§ **Requirements**:
**A.** List every item that the text on Scala interoperability with AspectJ and Spring says the Spring Framework provides.
**B.** Pick up the text on Scala interoperability with AspectJ and Spring after its last sentence and keep writing it.

§ **Article**:
•••••
Recall we said that the second issue you might encounter when using AspectJ is how to invoke Scala code from advice. In our LogComplex
aspect, the statements inside our different before
and after
advices are really just Java code. Therefore, we can just as easily invoke Scala code, applying the same lessons we have already learned for invoking Scala from Java.
Scala traits almost replace aspects. We saw in Chapter 4, Traits and Chapter 13, Application Design how you can construct traits that modify the behavior of other traits, then mix the behaviors together when you create new classes or instances. This powerful technique lets you implement a form of aspect advice. However, Scala doesn’t have a pointcut language, like AspectJ. When you need to affect a set of join points that don’t share a common supertype, you’ll need the capabilities of AspectJ. However, if you find yourself in that situation, you should consider if you can refactor your code to extract a common trait that provides the “hooks” you need for advice implemented using traits.
The Spring Framework [SpringFramework] is an open-source, modular Java enterprise framework that provides a “pure” Java AOP API, integrated support for AspectJ, a Dependency Injection (DI) container, uniform and well designed APIs for invoking a variety of other Java third-party APIs, and additional components for security, web development, etc.
Here we focus on dependency injection, as interoperability issues with the other parts of the Spring Framework boil down to either Java or AspectJ issues, which we covered above.
We discussed the concept of DI in the section called “Dependency Injection in Scala: The Cake Pattern” in Chapter 13, Application Design, where we showed elegant patterns for injecting dependencies using Scala itself. However, if you are in a mixed Java/Scala environment, it might be necessary to use a DI framework like the one provided by Spring to manage dependencies.
•••••
§ **Data shown**:

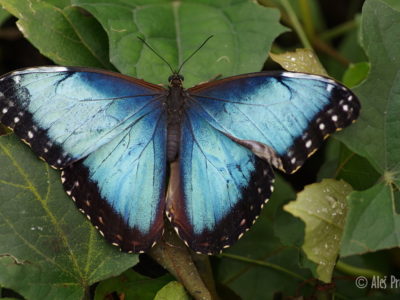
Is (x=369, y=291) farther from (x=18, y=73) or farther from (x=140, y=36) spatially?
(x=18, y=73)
•••••
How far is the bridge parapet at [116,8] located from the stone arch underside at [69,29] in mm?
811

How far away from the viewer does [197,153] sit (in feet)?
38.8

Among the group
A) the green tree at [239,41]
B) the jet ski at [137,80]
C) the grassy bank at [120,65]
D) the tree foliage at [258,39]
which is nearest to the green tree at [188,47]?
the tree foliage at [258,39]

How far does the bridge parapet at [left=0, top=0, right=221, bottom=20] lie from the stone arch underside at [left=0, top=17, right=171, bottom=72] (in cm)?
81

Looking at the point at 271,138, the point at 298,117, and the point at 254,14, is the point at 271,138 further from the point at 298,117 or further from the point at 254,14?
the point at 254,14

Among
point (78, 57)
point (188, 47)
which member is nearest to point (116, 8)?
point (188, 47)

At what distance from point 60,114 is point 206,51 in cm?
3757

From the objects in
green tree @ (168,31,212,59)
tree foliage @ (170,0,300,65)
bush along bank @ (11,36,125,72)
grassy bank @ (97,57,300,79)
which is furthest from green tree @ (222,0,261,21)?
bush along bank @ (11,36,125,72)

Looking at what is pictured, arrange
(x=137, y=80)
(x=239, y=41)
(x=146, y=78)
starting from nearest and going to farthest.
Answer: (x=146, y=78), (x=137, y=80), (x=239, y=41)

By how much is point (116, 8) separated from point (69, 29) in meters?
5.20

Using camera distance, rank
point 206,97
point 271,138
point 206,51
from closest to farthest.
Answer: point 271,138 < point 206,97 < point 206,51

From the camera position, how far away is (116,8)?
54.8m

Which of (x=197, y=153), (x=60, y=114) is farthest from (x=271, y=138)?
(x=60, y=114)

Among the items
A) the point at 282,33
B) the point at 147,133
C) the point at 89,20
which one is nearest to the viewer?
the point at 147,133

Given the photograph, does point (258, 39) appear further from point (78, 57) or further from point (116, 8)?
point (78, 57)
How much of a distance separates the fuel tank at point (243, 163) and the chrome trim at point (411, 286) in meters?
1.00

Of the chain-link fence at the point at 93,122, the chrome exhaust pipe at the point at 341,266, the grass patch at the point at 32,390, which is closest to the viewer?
•••••
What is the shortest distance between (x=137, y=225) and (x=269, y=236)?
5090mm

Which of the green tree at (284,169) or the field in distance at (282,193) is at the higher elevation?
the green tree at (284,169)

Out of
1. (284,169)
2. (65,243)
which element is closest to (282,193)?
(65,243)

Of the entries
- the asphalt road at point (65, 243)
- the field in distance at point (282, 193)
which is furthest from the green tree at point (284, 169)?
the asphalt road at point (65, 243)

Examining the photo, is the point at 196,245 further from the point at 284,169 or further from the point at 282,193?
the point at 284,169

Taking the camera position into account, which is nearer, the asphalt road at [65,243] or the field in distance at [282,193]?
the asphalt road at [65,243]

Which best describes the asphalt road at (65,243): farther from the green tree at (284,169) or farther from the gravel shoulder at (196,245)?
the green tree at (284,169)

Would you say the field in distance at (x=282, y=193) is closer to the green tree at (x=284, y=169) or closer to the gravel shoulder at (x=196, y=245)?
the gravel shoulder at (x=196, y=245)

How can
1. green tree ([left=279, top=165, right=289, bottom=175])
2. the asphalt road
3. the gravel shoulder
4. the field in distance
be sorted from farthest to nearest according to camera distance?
•••••
§ **Replies**:
**A.**
- a "pure" Java AOP API
- integrated support for AspectJ
- a Dependency Injection (DI) container
- uniform and well designed APIs for invoking a variety of other Java third-party APIs
- additional components for security, web development, etc.

**B.**
In Spring DI, dependencies are specified using a combination of XML configuration files and source-code annotations. The Spring API resolves these dependencies as classes are instantiated. Spring expects these classes to follow JavaBean conventions (see [JavaBeansSpec]). Well designed classes will only depend on abstractions, i.e., Java interfaces or Scala traits, and the concrete instances satisfying those dependencies will be given to the bean through constructor arguments or through JavaBean setter methods. Hence, if you use Spring DI with Scala classes, you will need to use the @scala.reflect.BeanProperty
annotation when you use setter injection. The annotation is not needed when you use constructor injection.
Prefer constructor injection, when possible. Not only does this choice eliminate the need to use the @BeanProperty
annotation, it leaves each instances in a known, good state when the construction process is finished.
However, if you inject dependencies into Scala objects
, you must use setter injection, as you have no way to define constructor parameters and you have no control over the construction process.
One other point; remember that Spring will expect Java-compatible names, so you must use encoded names for methods and objects
, as needed.
Here is an example that illustrates “wiring together” objects with Spring.
// code-examples/ToolsLibs/spring/object-bean.scala package example.spring case class NamedObject(name: String) trait Factory { @scala.reflect.BeanProperty var nameOfFactory = "unknown" def make(name: String): AnyRef } object NamedObjectFactory extends Factory { def make(name: String) = NamedObject(name) } case class FactoryUsingBean(factory: Factory)
The case class FactoryUsingBean
is a simple type with a dependency on a Factory
abstraction that we want to inject using constructor injection.
The trait Factory
defines the factory abstraction. It has a make
method to create instances of some kind. To demonstrate setter injection on objects
, we also give it a nameOfFactory
field. This will demonstrate object
dependency injection because the concrete subtype we will actually use, NamedObjectFactory
, is an object
.
Scala requires us to initialize nameOfFactory
with a value, but we will use Spring to set the real value. We have to use the @BeanProperty
annotation to generate the setNameOfFactory
method Spring will expect to find.
The concrete make
method in NamedObjectFactory
creates a new NamedObject
. It is a simple case class with a name
field.
Note that none of these types depend on the Spring API. You can compile this file without any Spring jar files.
Next, we define the dependency “wiring” using a standard Spring XML configuration file.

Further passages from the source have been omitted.